▶ **Teks**

%%

PASURUAN, teropongborneo.my.id – Aparatur Sipil Negara (ASN) yang berdinas di Kecamatan Beji, Kabupaten Pasuruan, Jawa Timur (Jatim), YI dinyatakan terbukti bersalah karena menelantarkan istri dan kedua anaknya.
Dalam sidang yang digelar di Pengadilan Negeri (PN) Bangil, majelis hakim menjatuhkan hukuman penjara 2 tahun kepada YI yang menjadi terdakwa dalam kasus ini.
Putusan ini dibacakan majelis hakim yang diketuai Enan Sugiarto didampingi dua anggota, Nurindah Pramulia dan Indra Cahyadi.
Majelis hakim juga memerintahkan terdakwa untuk ditahan setelah putusan ini ditetapkan. Yang memberatkan adalah status terdakwa sebagai ASN.
Sebagai seorang ASN, seharusnya bisa menjadi teladan baik bagi masyarakat. Baik melalui sikap, perilaku, ucapan dan tindakan.
Sikap sopan dan penyesalan akan perbuatannya serta janjinya untuk tidak mengulangi kesalahan, yang meringankan hukuman terdakwa.
Sebelumnya, Jaksa Penuntut Umum (JPU) menuntut agar terdakwa diberi hukuman 2 tahun 10 bulan penjara, karena menelantarkan keluarganya.
Yusuf Akbar, Kasi Pidsus Kejari Kabupaten Pasuruan mengaku akan pikir-pikir atas putusan yang dijatuhkan oleh majelis hakim.
“Kami mengapresiasi putusan majelis hakim yang mempertimbangkan pertimbangan yuridis yang kami sampaikan,” ujarnya, Sabtu (6/7/2024).
Sekadar informasi, YI juga pernah tersandung masalah sebelumnya. Ia terlibat dalam kasus perzinahan ketika menjabat sebagai Kasi Trantib Kecamatan Beji.

%%

▶ **Data yang Disediakan**
%%

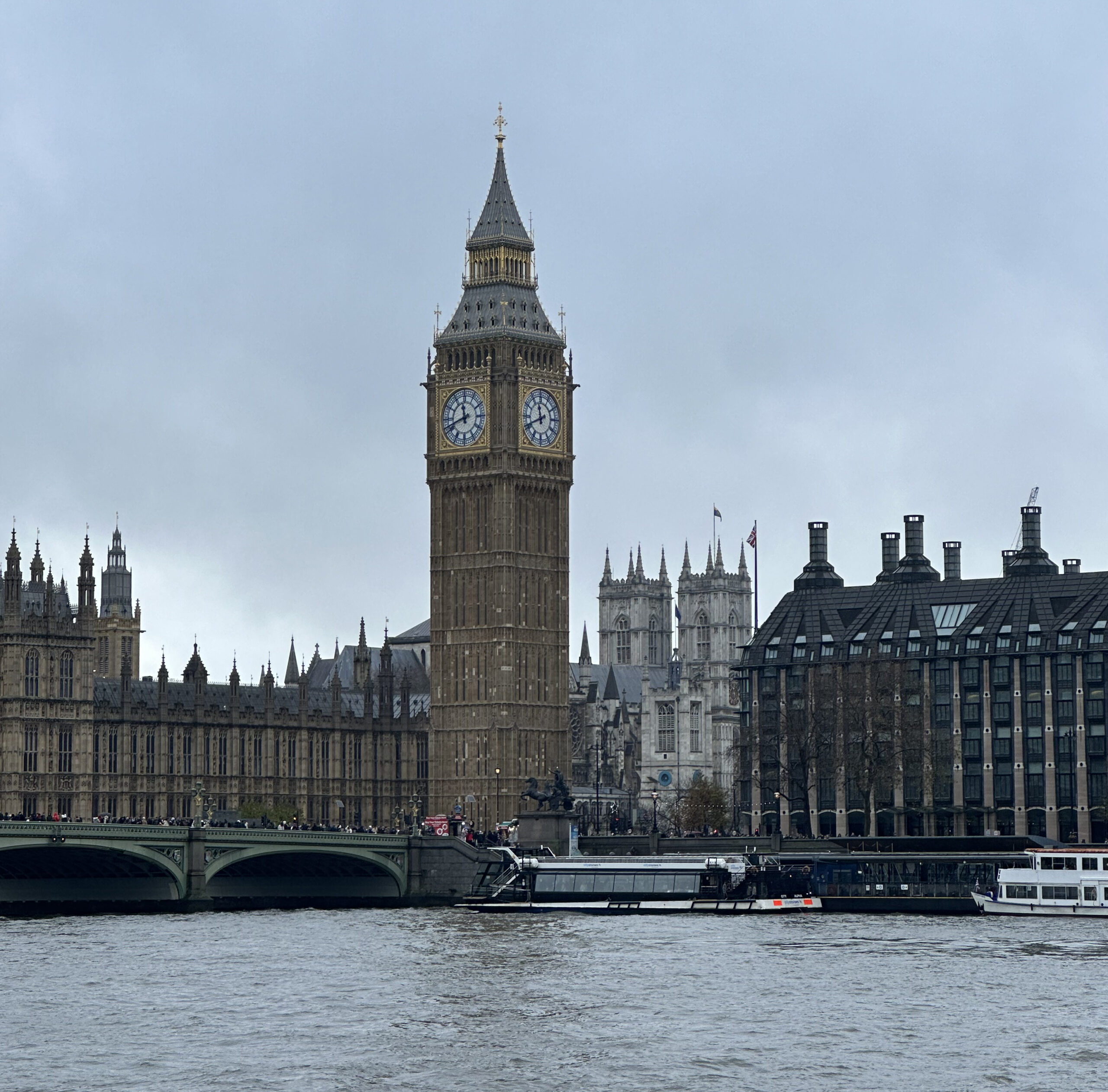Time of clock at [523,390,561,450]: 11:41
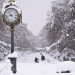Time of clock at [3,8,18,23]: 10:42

%%

▶ **Yang Diharapkan**
Tuliskan kembali secara persis bagian teks tentang vonis terhadap ASN di Kecamatan Beji, dimulai dari kata "Sikap sopan dan" dan berlanjut hingga kata "oleh majelis hakim.". Data tersebut tidak memiliki hubungan apa pun dengan teks.

▶ **Jawaban Tertulis**
Sikap sopan dan penyesalan akan perbuatannya serta janjinya untuk tidak mengulangi kesalahan, yang meringankan hukuman terdakwa.
Sebelumnya, Jaksa Penuntut Umum (JPU) menuntut agar terdakwa diberi hukuman 2 tahun 10 bulan penjara, karena menelantarkan keluarganya.
Yusuf Akbar, Kasi Pidsus Kejari Kabupaten Pasuruan mengaku akan pikir-pikir atas putusan yang dijatuhkan oleh majelis hakim.